Écrit sans doute au début des années cinquante, il est marqué par l’effervescence inquiète qui suit la Libération : le monde rêvé des grands idéalistes est investi par les profiteurs de tous bords.
Longtemps, cette introduction au poète me paraîtra aussi obscure, sinon plus, que le texte de Char lui-même.

L’important pour le lecteur, ce sont les citations en italiques de l’essai - je lirai ainsi les Feuillets d’Hypnos.
C’est le choix des œuvres et quelques inédits d’alors - jusqu’aux Matinaux inclus.
Ce sont les photographies - Char avec ses amis de la Sorgue, avec les habitants de Céreste libéré, avec Camus.
C’est un dessin d’Henri Matisse, laissant entrevoir les rapports intenses que le poète entretiendra avec les peintres , ses “alliés substantiels”.
Ce sont les fac-similés des manuscrits - la graphie finement penchée et très lisible.

La collection Poètes d’aujourd’hui, dans sa maquette et son appareil éditorial, offrait ainsi toute une culture du livre qu’ignorait trop souvent l’enseignement traditionnel de la littérature.

Les quelques 120 pages du choix de textes vont être le seul viatique du jeune lecteur jusqu’en 1963, date d’acquisition de La parole en archipel, éditée en 1962.

Cadou, c’était le Végétal, les vents humides, les nuits.
Voici le Minéral, le solaire dans son écrasement, les aubes et les crépuscules.
Tout s’annonce et s’assemble : la beauté, l’amour, la colère, la bonté, la philosophie, la cruauté, l’érotisme, la tendresse....
Les titres des recueils, des poèmes délivrent des aperçus. Pêle-mêle :

.... Arsenal, le Marteau sans maître, L’alouette, Robustes météores, Premières alluvions, Le poème pulvérisé, Le vitrail de Valensole, La révélée, La murmurée, La torche du prodigue, À une sérénité crispée, Le soleil des eaux, Affres détonation silence, Jacquemard et Julia; Dehors la nuit est gouvernée...
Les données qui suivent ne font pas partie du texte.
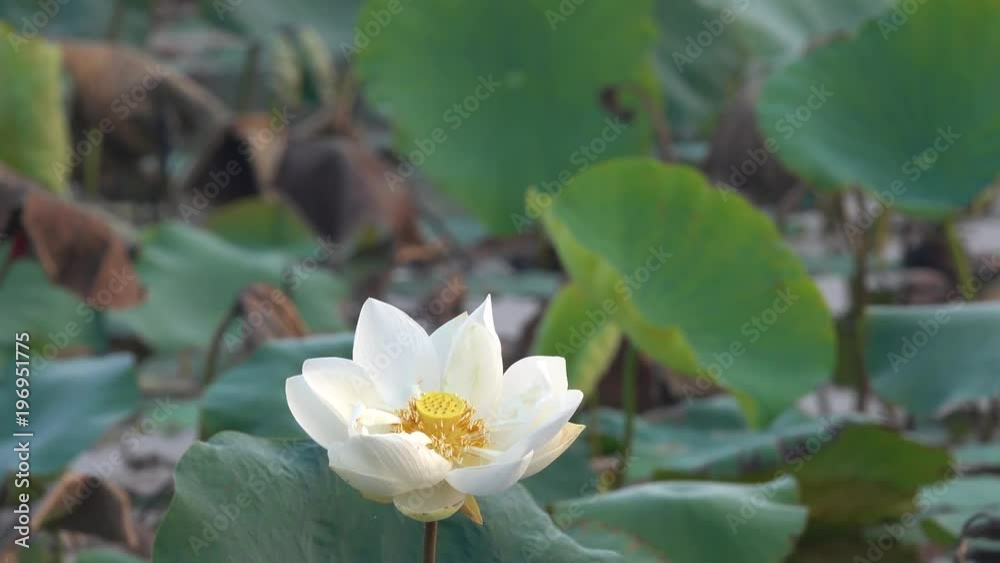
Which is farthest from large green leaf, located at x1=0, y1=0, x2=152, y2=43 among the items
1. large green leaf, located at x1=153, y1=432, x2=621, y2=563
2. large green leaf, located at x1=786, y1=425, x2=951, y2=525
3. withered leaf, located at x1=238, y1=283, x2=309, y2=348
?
large green leaf, located at x1=153, y1=432, x2=621, y2=563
L’approche de cet homme, aujourd’hui encore, sera une lutte pour la compréhension, un corps à corps avec ses mots, avec ses images et mes propres émotions.

Salut, chasseur au carnier plat !
À toi, lecteur, d’établir les rapports.

Merci, chasseur au carnier plat.
À toi, rêveur, d’aplanir les rapports.


Ainsi sommé, le lecteur ne peut que continuer avec ce sentiment d’être sur l’arête extrêmement aiguë d’une crête à l’air raréfié. Il faudra beaucoup de jours, des expériences enfin vécues, des rencontres assumées, l’émotion forte d’un moment : s’éclaire alors le texte. Alchimie langagière entre le poème et ma vie.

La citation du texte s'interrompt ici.